Data Science and Machine Learning for Beginners: A Complete Step-by-Step Guide Question and Answer
1. Which one of these is a key feature for Big Data?
Ans: Velocity
2. What is Uniqueness mean when it comes to Data Quality?
Ans: Uniqueness means how distinctive this data is from other sources. This allows for a competitive advantage.
3. Which of these is an example of MetaData?
Ans: The timestamp record of a voicemail left on your phone is metadata
4. Should a histogram be used on a categorical feature or continuous feature?
Ans: continuous
5. Should a Count Plot be used on a Continuous or Categorical feature on the x axis?
Ans: Categorical
6. In a box plot, what does the line in the middle of the box represent?
Ans: Median
7. Which of these is true for using RMSE?
Ans: RMSE punishes larger errors and has the same units as the label.
8. Which of the following situations is suitable for a regression task?
Ans: Predicting the price of a ship given various features
9. What does MAE stand for?
Ans: Mean Absolute error
10.Which of the following is true about K-Means Clustering?
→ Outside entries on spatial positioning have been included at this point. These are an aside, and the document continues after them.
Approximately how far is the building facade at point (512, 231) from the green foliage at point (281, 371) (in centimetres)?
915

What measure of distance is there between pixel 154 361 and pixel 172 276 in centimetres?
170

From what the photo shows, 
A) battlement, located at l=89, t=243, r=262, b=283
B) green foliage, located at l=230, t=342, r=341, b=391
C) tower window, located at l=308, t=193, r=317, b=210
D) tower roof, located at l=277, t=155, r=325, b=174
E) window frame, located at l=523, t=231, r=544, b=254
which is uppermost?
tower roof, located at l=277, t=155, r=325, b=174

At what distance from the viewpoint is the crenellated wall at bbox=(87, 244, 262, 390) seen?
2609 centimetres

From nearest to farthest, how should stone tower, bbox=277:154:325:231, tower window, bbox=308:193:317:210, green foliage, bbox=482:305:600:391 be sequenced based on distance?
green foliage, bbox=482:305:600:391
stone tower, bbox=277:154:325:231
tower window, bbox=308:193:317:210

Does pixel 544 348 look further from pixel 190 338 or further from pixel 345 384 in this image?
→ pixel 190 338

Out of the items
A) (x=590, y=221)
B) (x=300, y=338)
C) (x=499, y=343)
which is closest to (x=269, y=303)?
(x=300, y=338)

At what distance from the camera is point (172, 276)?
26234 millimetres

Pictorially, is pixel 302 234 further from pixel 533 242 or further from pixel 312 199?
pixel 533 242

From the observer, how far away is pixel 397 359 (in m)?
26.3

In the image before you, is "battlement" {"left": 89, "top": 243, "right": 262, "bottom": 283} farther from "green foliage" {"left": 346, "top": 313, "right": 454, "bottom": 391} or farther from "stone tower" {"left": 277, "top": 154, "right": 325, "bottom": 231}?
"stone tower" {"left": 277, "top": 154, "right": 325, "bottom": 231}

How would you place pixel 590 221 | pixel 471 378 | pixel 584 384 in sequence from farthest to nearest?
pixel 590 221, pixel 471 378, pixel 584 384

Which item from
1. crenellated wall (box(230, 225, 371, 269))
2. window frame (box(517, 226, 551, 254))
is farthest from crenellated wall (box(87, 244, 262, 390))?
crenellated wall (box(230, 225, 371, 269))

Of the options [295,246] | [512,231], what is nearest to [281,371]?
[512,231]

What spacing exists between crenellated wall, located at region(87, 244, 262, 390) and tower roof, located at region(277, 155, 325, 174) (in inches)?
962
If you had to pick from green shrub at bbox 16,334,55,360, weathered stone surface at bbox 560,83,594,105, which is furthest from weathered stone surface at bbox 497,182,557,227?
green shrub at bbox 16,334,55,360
Ans: A user must choose K before running the K Means algorithm.
11.Which of the following is true about clustering?
Ans: Clustering is an unsupervised learning algorithm
12. If a diagnostic test is 99% accurate, would it be suitable for release for the general public?
Ans: No, because without knowing precision and recall, we can't tell how well the diagnosis is performing on different cases.
13. What does PCA stand for?
Ans: Principal Component Analysis
14. Which statement below is TRUE about logistic regression?
Ans: Logistic Regression is used for categorical labels in classification problems.
15. Which of the following is an unsupervised algorithm?
Ans: K means
16. Which of the following algorithms would you expect to have the best performance on a small dataset?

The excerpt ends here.